> **Task requirements**: Retype the listing in full. Change nothing.
** Opening Recorded data block **
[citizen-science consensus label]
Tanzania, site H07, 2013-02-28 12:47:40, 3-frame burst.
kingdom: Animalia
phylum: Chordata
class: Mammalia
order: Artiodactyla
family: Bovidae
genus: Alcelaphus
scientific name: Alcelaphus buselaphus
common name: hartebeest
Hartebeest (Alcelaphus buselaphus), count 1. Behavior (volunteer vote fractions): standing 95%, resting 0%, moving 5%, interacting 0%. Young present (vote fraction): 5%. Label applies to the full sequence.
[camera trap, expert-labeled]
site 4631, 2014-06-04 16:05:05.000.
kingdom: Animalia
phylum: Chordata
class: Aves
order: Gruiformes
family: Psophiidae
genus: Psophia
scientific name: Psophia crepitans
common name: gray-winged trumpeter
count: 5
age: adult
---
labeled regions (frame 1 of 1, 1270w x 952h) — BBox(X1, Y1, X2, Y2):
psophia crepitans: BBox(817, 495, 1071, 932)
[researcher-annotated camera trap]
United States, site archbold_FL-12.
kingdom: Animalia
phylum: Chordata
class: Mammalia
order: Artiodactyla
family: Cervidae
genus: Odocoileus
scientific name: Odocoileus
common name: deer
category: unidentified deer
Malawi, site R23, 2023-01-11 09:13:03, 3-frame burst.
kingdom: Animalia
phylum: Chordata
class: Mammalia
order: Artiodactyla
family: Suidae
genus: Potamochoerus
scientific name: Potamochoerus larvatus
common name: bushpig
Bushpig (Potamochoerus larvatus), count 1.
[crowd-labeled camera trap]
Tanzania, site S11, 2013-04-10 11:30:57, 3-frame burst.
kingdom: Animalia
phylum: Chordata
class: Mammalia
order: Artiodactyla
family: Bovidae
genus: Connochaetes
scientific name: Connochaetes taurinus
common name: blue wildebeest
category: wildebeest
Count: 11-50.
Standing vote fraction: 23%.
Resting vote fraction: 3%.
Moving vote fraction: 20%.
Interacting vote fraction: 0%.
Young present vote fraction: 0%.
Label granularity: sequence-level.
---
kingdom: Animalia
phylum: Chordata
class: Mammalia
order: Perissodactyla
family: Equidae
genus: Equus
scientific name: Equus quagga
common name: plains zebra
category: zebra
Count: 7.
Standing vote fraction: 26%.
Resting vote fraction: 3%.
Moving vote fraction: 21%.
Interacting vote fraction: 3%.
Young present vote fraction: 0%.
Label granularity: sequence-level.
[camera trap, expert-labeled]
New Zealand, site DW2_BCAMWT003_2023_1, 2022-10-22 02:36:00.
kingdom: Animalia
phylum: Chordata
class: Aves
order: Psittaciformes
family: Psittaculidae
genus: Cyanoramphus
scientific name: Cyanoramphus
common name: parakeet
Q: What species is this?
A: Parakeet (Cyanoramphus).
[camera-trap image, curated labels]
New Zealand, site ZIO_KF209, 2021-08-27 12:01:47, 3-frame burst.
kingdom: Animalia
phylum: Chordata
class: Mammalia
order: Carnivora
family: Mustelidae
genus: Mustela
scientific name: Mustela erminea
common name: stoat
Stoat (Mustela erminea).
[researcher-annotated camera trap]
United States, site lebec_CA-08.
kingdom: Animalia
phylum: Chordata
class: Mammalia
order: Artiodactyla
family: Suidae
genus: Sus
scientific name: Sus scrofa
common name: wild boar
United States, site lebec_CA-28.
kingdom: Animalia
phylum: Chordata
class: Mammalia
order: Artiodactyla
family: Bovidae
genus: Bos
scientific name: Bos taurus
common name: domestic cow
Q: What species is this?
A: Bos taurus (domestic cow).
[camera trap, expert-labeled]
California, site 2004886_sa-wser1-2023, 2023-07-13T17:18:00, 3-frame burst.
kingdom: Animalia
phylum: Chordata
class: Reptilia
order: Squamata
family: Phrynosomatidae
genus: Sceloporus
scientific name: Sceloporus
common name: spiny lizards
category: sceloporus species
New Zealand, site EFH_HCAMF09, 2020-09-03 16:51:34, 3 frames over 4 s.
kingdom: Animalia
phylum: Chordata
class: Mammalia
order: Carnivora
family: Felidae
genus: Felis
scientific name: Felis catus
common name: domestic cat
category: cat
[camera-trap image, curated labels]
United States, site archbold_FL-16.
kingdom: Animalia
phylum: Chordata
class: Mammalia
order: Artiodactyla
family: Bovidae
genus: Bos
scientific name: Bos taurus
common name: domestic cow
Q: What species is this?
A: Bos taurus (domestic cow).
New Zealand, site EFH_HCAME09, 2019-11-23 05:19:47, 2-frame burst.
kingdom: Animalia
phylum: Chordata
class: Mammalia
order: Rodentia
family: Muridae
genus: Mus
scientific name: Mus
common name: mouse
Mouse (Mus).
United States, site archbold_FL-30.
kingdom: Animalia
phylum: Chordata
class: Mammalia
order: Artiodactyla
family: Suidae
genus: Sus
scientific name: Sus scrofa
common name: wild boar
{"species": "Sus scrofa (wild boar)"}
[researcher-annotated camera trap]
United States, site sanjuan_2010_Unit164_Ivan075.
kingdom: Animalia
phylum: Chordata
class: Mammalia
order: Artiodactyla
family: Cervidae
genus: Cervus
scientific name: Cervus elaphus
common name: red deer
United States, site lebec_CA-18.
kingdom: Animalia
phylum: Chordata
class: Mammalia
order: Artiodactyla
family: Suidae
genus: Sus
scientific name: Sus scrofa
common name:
** Closing Recorded data block **
> **Answer section**:
[citizen-science consensus label]
Tanzania, site H07, 2013-02-28 12:47:40, 3-frame burst.
kingdom: Animalia
phylum: Chordata
class: Mammalia
order: Artiodactyla
family: Bovidae
genus: Alcelaphus
scientific name: Alcelaphus buselaphus
common name: hartebeest
Hartebeest (Alcelaphus buselaphus), count 1. Behavior (volunteer vote fractions): standing 95%, resting 0%, moving 5%, interacting 0%. Young present (vote fraction): 5%. Label applies to the full sequence.
[camera trap, expert-labeled]
site 4631, 2014-06-04 16:05:05.000.
kingdom: Animalia
phylum: Chordata
class: Aves
order: Gruiformes
family: Psophiidae
genus: Psophia
scientific name: Psophia crepitans
common name: gray-winged trumpeter
count: 5
age: adult
---
labeled regions (frame 1 of 1, 1270w x 952h) — BBox(X1, Y1, X2, Y2):
psophia crepitans: BBox(817, 495, 1071, 932)
[researcher-annotated camera trap]
United States, site archbold_FL-12.
kingdom: Animalia
phylum: Chordata
class: Mammalia
order: Artiodactyla
family: Cervidae
genus: Odocoileus
scientific name: Odocoileus
common name: deer
category: unidentified deer
Malawi, site R23, 2023-01-11 09:13:03, 3-frame burst.
kingdom: Animalia
phylum: Chordata
class: Mammalia
order: Artiodactyla
family: Suidae
genus: Potamochoerus
scientific name: Potamochoerus larvatus
common name: bushpig
Bushpig (Potamochoerus larvatus), count 1.
[crowd-labeled camera trap]
Tanzania, site S11, 2013-04-10 11:30:57, 3-frame burst.
kingdom: Animalia
phylum: Chordata
class: Mammalia
order: Artiodactyla
family: Bovidae
genus: Connochaetes
scientific name: Connochaetes taurinus
common name: blue wildebeest
category: wildebeest
Count: 11-50.
Standing vote fraction: 23%.
Resting vote fraction: 3%.
Moving vote fraction: 20%.
Interacting vote fraction: 0%.
Young present vote fraction: 0%.
Label granularity: sequence-level.
---
kingdom: Animalia
phylum: Chordata
class: Mammalia
order: Perissodactyla
family: Equidae
genus: Equus
scientific name: Equus quagga
common name: plains zebra
category: zebra
Count: 7.
Standing vote fraction: 26%.
Resting vote fraction: 3%.
Moving vote fraction: 21%.
Interacting vote fraction: 3%.
Young present vote fraction: 0%.
Label granularity: sequence-level.
[camera trap, expert-labeled]
New Zealand, site DW2_BCAMWT003_2023_1, 2022-10-22 02:36:00.
kingdom: Animalia
phylum: Chordata
class: Aves
order: Psittaciformes
family: Psittaculidae
genus: Cyanoramphus
scientific name: Cyanoramphus
common name: parakeet
Q: What species is this?
A: Parakeet (Cyanoramphus).
[camera-trap image, curated labels]
New Zealand, site ZIO_KF209, 2021-08-27 12:01:47, 3-frame burst.
kingdom: Animalia
phylum: Chordata
class: Mammalia
order: Carnivora
family: Mustelidae
genus: Mustela
scientific name: Mustela erminea
common name: stoat
Stoat (Mustela erminea).
[researcher-annotated camera trap]
United States, site lebec_CA-08.
kingdom: Animalia
phylum: Chordata
class: Mammalia
order: Artiodactyla
family: Suidae
genus: Sus
scientific name: Sus scrofa
common name: wild boar
United States, site lebec_CA-28.
kingdom: Animalia
phylum: Chordata
class: Mammalia
order: Artiodactyla
family: Bovidae
genus: Bos
scientific name: Bos taurus
common name: domestic cow
Q: What species is this?
A: Bos taurus (domestic cow).
[camera trap, expert-labeled]
California, site 2004886_sa-wser1-2023, 2023-07-13T17:18:00, 3-frame burst.
kingdom: Animalia
phylum: Chordata
class: Reptilia
order: Squamata
family: Phrynosomatidae
genus: Sceloporus
scientific name: Sceloporus
common name: spiny lizards
category: sceloporus species
New Zealand, site EFH_HCAMF09, 2020-09-03 16:51:34, 3 frames over 4 s.
kingdom: Animalia
phylum: Chordata
class: Mammalia
order: Carnivora
family: Felidae
genus: Felis
scientific name: Felis catus
common name: domestic cat
category: cat
[camera-trap image, curated labels]
United States, site archbold_FL-16.
kingdom: Animalia
phylum: Chordata
class: Mammalia
order: Artiodactyla
family: Bovidae
genus: Bos
scientific name: Bos taurus
common name: domestic cow
Q: What species is this?
A: Bos taurus (domestic cow).
New Zealand, site EFH_HCAME09, 2019-11-23 05:19:47, 2-frame burst.
kingdom: Animalia
phylum: Chordata
class: Mammalia
order: Rodentia
family: Muridae
genus: Mus
scientific name: Mus
common name: mouse
Mouse (Mus).
United States, site archbold_FL-30.
kingdom: Animalia
phylum: Chordata
class: Mammalia
order: Artiodactyla
family: Suidae
genus: Sus
scientific name: Sus scrofa
common name: wild boar
{"species": "Sus scrofa (wild boar)"}
[researcher-annotated camera trap]
United States, site sanjuan_2010_Unit164_Ivan075.
kingdom: Animalia
phylum: Chordata
class: Mammalia
order: Artiodactyla
family: Cervidae
genus: Cervus
scientific name: Cervus elaphus
common name: red deer
United States, site lebec_CA-18.
kingdom: Animalia
phylum: Chordata
class: Mammalia
order: Artiodactyla
family: Suidae
genus: Sus
scientific name: Sus scrofa
common name:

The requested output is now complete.